I’m convinced. Lisa Scottoline can write anything and make it outstanding. “Eternal” (2021, 460 pages in paperback format) is historical fiction, but the history is pretty accurate. In her “Author’s Notes” at the end, she informs us of just how much of the book is actual history, including family names and the inclusion of real people, places, and events.

Much of the novel is a love story, but it’s something of a “love triangle” involving two young men and Elisabetta. The three have been best friends since early childhood, and Marco and Sandro love each other as friends as they each love Elisabetta. That complex relationship (Elisabetta, Marco, and Sandro) persists throughout the novel, despite challenges that are unimaginable to most Americans.

| INPUT DATA |
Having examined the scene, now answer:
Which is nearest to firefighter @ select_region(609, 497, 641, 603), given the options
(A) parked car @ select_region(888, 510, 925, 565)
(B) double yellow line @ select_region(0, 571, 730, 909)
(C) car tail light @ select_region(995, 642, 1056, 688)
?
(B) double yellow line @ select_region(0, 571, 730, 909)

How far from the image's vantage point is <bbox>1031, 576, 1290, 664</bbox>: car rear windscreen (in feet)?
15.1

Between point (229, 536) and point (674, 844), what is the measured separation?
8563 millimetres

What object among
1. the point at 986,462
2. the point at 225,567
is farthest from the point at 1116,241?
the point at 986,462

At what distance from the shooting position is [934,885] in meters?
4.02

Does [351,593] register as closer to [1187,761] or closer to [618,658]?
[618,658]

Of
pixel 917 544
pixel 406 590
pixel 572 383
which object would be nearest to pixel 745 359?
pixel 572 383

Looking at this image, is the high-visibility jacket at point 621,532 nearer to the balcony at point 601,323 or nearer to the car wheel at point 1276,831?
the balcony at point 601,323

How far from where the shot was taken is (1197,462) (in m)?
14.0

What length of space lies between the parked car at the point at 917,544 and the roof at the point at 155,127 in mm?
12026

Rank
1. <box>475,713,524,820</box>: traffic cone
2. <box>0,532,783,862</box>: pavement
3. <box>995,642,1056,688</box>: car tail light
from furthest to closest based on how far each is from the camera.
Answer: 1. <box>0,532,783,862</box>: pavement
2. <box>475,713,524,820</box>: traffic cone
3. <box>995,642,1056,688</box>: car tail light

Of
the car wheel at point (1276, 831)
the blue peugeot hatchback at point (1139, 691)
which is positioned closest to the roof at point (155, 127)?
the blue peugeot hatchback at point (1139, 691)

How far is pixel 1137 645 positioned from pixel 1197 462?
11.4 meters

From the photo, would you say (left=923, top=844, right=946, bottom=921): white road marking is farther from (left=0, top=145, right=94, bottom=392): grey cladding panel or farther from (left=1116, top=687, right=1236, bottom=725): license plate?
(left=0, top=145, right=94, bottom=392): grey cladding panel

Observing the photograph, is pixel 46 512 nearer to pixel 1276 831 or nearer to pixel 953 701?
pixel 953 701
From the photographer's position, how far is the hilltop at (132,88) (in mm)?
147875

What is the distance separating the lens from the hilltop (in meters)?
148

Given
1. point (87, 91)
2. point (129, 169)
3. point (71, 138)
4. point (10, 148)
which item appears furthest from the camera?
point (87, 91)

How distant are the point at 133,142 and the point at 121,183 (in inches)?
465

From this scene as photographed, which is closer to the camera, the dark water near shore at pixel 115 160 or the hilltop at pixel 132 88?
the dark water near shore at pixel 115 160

| TO DO |
**A)** Repeat the listing word for word, starting with the line that contains "How far from where" and going on through the final line of the listing.
**B)** Continue the review of the novel "Eternal" from the point where it stops.

| RESPONSES TO THE EXERCISE |
**A)**
How far from where the shot was taken is (1197,462) (in m)?
14.0

What length of space lies between the parked car at the point at 917,544 and the roof at the point at 155,127 in mm?
12026

Rank
1. <box>475,713,524,820</box>: traffic cone
2. <box>0,532,783,862</box>: pavement
3. <box>995,642,1056,688</box>: car tail light
from furthest to closest based on how far each is from the camera.
Answer: 1. <box>0,532,783,862</box>: pavement
2. <box>475,713,524,820</box>: traffic cone
3. <box>995,642,1056,688</box>: car tail light

Of
the car wheel at point (1276, 831)
the blue peugeot hatchback at point (1139, 691)
which is positioned closest to the roof at point (155, 127)?
the blue peugeot hatchback at point (1139, 691)

How far is pixel 1137 645 positioned from pixel 1197 462?
11.4 meters

From the photo, would you say (left=923, top=844, right=946, bottom=921): white road marking is farther from (left=0, top=145, right=94, bottom=392): grey cladding panel or farther from (left=1116, top=687, right=1236, bottom=725): license plate?
(left=0, top=145, right=94, bottom=392): grey cladding panel

Observing the photograph, is pixel 46 512 nearer to pixel 1276 831 or nearer to pixel 953 701?
pixel 953 701
From the photographer's position, how far is the hilltop at (132,88) (in mm)?
147875

What is the distance separating the lens from the hilltop (in meters)?
148

Given
1. point (87, 91)
2. point (129, 169)
3. point (71, 138)
4. point (10, 148)
which item appears furthest from the camera?
point (87, 91)

How distant are the point at 133,142 and the point at 121,183 (in inches)?
465

From this scene as photographed, which is closer to the camera, the dark water near shore at pixel 115 160 or the hilltop at pixel 132 88?
the dark water near shore at pixel 115 160

**B)**
“Eternal” is set in Italy as Mussolini’s fascist state steadily drifts toward Hitler’s Nazi extremes. Early on, Elisabetta knows that she will have to choose between her friends who are also her suitors. Marco is a Fascist who has secured a “gofer” job in the local headquarters. Sandro is a Jew who lives in the Ghetto with his family and other Jews who are confined to the “neighborhood.” Although Marco is intelligent and has found favor with the Fascist authorities, he is unable to read. Sandro is a math genius who has secured a future position with the “Italian Einstein.”